The 2nd decline can be found at the 46 mile mark. Again, there is some exposure that would be fatal if you fell. This section is brief in comparison to the Shafer decline, maybe only 400m in total. One could easily walk the 2nd decline. With regards to climbs, there is a 15+ percent incline at approximately the 55 mile mark. Loose footing will prompt one to walk the estimated 400 m. At the 70 miles mark, there is another stinger in the form of several switchbacks. Again, walking is a likely outcome unless there had been recent rain to aid in traction. Finally, at the 81 mile mark, one will be treated to the climb out of the river on Mineral Basin Road. An approximate 9-10 percent grade over 1-2 miles will challenge your legs. Once out of the canyon, there is an additional 9 miles of 3-5 incline to rejoin Hwy 313. From 313, 6 miles of pavement with an adequate shoulder stand between you and your vehicle. Perhaps another 100m of climbing remain.
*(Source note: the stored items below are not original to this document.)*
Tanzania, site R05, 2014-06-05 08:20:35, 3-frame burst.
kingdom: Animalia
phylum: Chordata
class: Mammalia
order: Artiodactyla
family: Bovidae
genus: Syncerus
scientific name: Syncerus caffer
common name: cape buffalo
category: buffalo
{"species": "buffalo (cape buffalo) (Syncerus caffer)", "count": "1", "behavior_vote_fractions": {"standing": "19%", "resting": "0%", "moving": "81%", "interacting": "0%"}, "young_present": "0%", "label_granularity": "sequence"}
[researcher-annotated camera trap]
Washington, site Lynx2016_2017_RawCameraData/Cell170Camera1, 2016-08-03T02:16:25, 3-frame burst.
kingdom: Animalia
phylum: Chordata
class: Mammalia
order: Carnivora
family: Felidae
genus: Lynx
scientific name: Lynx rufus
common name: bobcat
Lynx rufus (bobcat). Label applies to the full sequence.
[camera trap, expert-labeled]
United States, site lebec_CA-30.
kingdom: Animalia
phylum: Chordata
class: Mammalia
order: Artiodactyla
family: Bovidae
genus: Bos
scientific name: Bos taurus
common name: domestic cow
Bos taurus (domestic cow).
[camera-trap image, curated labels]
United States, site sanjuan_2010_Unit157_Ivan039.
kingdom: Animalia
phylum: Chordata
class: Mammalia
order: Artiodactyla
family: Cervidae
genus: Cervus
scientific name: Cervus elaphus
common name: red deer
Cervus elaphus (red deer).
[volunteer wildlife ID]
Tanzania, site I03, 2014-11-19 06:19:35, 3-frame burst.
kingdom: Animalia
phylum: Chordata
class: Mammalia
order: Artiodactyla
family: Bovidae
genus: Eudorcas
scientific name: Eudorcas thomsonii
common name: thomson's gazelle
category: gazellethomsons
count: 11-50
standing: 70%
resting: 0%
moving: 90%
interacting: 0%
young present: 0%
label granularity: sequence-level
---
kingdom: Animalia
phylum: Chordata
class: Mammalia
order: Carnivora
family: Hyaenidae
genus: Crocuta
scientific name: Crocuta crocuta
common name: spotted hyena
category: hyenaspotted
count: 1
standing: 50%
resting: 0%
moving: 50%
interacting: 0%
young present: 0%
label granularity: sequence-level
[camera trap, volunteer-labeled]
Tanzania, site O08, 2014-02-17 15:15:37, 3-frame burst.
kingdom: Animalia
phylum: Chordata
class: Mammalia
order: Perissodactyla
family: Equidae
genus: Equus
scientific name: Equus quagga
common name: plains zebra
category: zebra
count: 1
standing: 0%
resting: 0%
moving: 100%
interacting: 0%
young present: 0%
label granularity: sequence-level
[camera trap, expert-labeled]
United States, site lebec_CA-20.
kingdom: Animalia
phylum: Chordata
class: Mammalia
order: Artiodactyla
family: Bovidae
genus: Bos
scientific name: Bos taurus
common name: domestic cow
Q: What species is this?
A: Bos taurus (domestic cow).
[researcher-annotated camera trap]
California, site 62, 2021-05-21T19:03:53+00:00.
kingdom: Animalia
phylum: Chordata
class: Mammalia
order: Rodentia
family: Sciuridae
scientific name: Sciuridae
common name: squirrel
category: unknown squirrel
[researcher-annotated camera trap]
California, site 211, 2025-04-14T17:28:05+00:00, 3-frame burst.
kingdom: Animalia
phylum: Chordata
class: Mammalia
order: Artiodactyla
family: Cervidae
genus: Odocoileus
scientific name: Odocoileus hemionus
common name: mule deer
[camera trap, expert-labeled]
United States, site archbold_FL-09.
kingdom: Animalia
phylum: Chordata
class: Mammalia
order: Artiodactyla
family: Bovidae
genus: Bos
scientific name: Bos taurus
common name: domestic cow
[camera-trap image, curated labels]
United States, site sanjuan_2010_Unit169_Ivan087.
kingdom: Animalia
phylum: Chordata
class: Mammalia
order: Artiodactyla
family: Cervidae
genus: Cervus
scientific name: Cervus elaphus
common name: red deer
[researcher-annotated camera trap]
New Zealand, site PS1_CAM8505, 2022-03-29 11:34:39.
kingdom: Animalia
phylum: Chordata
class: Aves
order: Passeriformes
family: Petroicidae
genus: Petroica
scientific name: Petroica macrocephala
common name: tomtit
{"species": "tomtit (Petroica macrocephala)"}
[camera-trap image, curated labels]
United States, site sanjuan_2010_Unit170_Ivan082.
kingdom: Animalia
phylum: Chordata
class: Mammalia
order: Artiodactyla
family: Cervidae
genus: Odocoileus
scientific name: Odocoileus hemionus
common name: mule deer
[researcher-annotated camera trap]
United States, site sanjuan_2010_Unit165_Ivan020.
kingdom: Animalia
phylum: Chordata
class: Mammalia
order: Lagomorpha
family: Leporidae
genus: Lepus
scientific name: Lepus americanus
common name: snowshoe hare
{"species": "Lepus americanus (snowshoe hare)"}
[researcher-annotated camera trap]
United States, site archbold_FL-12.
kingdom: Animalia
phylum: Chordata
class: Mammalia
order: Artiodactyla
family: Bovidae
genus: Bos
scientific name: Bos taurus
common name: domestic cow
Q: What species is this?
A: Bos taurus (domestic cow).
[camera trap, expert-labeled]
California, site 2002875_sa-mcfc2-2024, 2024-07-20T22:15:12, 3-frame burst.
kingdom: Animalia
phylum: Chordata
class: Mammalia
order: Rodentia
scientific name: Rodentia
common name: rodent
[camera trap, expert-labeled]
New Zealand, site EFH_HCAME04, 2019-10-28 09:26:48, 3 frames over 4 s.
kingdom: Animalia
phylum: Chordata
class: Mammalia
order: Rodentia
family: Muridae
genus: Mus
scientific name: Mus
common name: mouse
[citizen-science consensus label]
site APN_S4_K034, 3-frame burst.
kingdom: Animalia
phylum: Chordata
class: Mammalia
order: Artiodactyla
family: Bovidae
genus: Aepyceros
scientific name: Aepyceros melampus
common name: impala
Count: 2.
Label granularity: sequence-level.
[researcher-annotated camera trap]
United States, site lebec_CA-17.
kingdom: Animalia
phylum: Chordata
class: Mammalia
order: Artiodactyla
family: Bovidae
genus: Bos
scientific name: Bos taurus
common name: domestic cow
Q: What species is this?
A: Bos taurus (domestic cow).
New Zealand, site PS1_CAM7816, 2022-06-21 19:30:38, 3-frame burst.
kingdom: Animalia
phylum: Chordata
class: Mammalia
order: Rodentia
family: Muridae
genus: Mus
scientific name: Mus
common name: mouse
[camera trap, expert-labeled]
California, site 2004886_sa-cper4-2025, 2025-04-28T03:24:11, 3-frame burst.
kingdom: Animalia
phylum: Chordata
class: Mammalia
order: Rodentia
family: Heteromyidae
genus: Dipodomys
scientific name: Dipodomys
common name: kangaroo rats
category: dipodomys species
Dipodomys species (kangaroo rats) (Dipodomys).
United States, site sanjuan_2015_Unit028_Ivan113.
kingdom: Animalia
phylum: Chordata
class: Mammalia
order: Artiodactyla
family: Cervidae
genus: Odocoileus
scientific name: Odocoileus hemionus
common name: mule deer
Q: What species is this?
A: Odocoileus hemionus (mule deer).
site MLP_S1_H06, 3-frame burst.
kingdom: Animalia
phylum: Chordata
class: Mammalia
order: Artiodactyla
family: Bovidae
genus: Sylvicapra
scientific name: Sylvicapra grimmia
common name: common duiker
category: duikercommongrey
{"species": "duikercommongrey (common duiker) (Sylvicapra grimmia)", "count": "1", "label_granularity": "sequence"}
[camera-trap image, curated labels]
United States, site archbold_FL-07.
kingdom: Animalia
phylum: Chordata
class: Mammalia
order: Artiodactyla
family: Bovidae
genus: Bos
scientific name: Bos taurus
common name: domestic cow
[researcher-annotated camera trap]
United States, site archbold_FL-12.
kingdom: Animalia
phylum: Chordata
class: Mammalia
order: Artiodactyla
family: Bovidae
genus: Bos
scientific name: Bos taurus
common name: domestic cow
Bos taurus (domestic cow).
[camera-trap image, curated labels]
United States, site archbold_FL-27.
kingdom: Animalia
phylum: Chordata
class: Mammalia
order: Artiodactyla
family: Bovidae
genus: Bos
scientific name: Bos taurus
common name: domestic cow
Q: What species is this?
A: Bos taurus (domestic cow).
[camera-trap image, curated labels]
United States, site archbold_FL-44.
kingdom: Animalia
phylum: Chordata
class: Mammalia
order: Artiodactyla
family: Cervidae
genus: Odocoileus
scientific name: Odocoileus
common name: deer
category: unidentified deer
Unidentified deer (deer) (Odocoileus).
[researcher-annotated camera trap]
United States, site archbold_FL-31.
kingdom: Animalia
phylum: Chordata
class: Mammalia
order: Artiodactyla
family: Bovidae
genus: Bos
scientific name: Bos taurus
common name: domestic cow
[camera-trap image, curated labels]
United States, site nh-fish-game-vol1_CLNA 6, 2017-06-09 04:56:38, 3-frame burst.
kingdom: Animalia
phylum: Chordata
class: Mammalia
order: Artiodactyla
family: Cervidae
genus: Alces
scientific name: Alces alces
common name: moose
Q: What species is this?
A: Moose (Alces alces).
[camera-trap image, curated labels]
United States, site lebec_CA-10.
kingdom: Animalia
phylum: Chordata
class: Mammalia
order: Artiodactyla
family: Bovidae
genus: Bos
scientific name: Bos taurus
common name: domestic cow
I completed the ride in mid May. Weather was cooperative and it was never above 80 degrees.
Regardless, it seems difficult to carry enough water. I consumed approx 12 L of water over the course of the trip. You will in all likelihood encounter tour groups completing the loops as a multi day affair supported by vehicles. Ask for water and food whenever you can. Everyone I queried was kind and supportive once they realized I was attempting the ride in one day. 2 tubes and a patch kit are mandatory. There is no cell service save for the section of Mineral Basin Road, where it is patchy at best. I rode on an XC full suspension Mountain bike. It can be done with a hardtail, but I would not recommend it. Comfort is important as one will be spending many hours in the saddle.
I suggest starting at first light. The ride is best done in October or May. Budget 3 or 4 days in Moab when attempting this ride. The wind can be brutal in this area. A 20 mile per hour western wind would crush the spirit on this outing. Cherry pick for conditions, if you will.
If one wished to avoid the last 15 miles (again assuming we start at the intersection of 313 and Shafer Trail), it would be easy to leave a car at the top of the canyon on Mineral Bottom road. Doing so would save one from the 3 percent uphill that seems to roll forever after you have completed 80 plus miles already.